Егорьев считал себя человеком невезучим. Это в какой-то мере отчасти было и так. Но не везло ему до этого больше по мелочам. И он ужасно расстраивался из-за этого, до сердечной боли переживал. Теперь же, на фоне этих маленьких, бывших с ним раньше, мелочных невезений, по его мнению, несчастье, он не мог подобрать другого слова, постигшее его сейчас, казалось еще более громадным. Он не думал о том, что до этого ему пришлось пережить, вернее, думал, но не сопоставлял прошедшее с настоящим. В его памяти, бесспорно, осталась та страшная дорога из занятой немцами Луги в Ленинград. Он не мог забыть ни колонны беженцев, идущих по этой дороге, ни немецкие самолеты, на бреющем полете расстреливающие сотни людей, бегущих врассыпную при каждом их появлении к спасительным кюветам и оврагам, бросая все то немногое, что успели они взять из своих домашних пожитков. Все это помнил Егорьев. Помнил и как прорвавшиеся немецкие танки давили гусеницами беззащитных людей, помнил и до сих пор не мог понять, каким образом ему удалось вырваться живым из того кошмара, дыма, крови, лязга гусениц и крика обезумевших от ужаса людей. Пришел он в себя тогда лишь на лесной опушке, в стороне от дороги. Несколькими днями раньше он добрался до Луги, тогда еще нашей, из разбомбленной немцами деревни, куда приехал на лето к родственникам дяди, у которого жил в Ленинграде, по окончании школы. Вернее, и школу-то он не кончил — срезался на одном из экзаменов (никогда не спорьте с преподавателями, особенно на экзаменах!) и был оставлен на осень (тоже неудача), в связи с чем и имел возможность уехать в деревню на неделю раньше срока. Но тут всему помешала война, начавшаяся всего через несколько дней после его приезда. Недолго думая, он поспешил в Лугу, где явился в военкомат с твердым намерением отправиться добровольцем на фронт. А отправился в тыл. В военкомате ему сказали, что на фронт пока рановато, и посоветовали идти в Ленинград. И он пошел. Когда колонна была разгромлена немцами, шел в одиночку лесами, пробирался болотами, пока не вышел в расположение наших частей, измученный, голодный, в грязных лохмотьях, едва стоящий на ногах. Его отправили в Ленинград, но дома своего он не нашел — вместо дома была груда развалин, а куда делся дядя, он так и не узнал.

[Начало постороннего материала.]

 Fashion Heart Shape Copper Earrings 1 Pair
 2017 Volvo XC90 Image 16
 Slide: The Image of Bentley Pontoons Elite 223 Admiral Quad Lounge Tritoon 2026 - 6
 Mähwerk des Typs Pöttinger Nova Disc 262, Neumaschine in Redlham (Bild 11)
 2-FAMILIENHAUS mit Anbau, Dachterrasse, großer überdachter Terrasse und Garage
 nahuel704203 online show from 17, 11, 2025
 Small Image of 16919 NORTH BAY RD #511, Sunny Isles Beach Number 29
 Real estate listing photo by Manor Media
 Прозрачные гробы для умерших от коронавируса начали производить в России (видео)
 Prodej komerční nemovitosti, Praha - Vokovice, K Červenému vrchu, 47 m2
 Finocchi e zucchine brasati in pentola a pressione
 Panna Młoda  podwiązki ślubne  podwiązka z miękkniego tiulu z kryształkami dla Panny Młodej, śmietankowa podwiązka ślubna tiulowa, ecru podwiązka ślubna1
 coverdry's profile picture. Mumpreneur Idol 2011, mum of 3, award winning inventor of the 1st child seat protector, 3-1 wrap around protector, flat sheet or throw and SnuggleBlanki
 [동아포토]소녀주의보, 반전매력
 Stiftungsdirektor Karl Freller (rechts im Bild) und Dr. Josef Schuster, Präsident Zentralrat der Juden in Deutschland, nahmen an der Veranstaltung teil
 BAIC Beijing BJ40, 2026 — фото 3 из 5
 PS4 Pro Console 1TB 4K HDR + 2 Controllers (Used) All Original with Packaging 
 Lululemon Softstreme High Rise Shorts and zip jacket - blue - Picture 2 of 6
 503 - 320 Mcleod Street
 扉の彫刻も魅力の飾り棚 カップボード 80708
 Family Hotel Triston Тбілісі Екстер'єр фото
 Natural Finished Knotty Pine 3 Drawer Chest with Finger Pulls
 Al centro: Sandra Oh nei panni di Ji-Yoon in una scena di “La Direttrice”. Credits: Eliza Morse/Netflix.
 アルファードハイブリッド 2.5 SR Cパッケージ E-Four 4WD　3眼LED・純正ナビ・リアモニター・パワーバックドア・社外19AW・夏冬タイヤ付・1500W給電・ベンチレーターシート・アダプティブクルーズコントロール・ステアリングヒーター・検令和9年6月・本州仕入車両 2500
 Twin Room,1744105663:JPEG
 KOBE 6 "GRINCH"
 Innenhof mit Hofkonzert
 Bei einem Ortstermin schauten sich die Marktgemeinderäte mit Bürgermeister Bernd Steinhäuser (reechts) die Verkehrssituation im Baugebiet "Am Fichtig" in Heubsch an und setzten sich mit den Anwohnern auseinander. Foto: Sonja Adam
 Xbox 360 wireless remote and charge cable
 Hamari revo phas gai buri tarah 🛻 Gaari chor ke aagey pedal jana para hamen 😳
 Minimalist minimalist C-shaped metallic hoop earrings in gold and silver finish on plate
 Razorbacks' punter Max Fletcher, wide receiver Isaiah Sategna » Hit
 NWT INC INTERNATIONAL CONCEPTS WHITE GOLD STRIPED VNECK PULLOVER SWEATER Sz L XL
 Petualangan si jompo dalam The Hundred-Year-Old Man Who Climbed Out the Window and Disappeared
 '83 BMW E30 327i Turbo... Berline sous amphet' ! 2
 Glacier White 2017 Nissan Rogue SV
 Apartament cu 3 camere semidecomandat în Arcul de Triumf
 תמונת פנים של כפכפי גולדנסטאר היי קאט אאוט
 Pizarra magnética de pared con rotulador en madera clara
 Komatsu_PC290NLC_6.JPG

Егорьев решил ехать к себе в деревню. На переполненном людьми вокзале он случайно столкнулся со своим бывшим школьным товарищем. Тот рассказал ему, что его отец, преподаватель в военном училище, прислал письмо, чтобы он приезжал, — обещал устроить в училище. Товарищ предложил Егорьеву поехать вместе с ним. Егорьев согласился. Так и не полученный аттестат зрелости был объявлен утраченным. Отец друга закрыл на это глаза. Через две недели он был курсантом, а весной сорок второго училище окончил по ускоренному сроку и, просидев с десяток дней в запасном батальоне, отправился на фронт. И вот, когда он попал наконец сюда, выясняется, что он здесь никому не нужен. Сейчас эта мысль затмила все остальное в Егорьеве, усугубила в нем понятие, что он законченный неудачник. И, вспоминая ту дорогу из Луги в Ленинград, он думал не о том, что ему необыкновенно повезло, он остался жив, а о своем нынешнем, невезучем, как ему казалось, положении: он, прошедший по этой дороге, теперь, вместо того чтобы мстить врагу, торчит здесь в ожидании какой-то там должности. Егорьева охватила обида.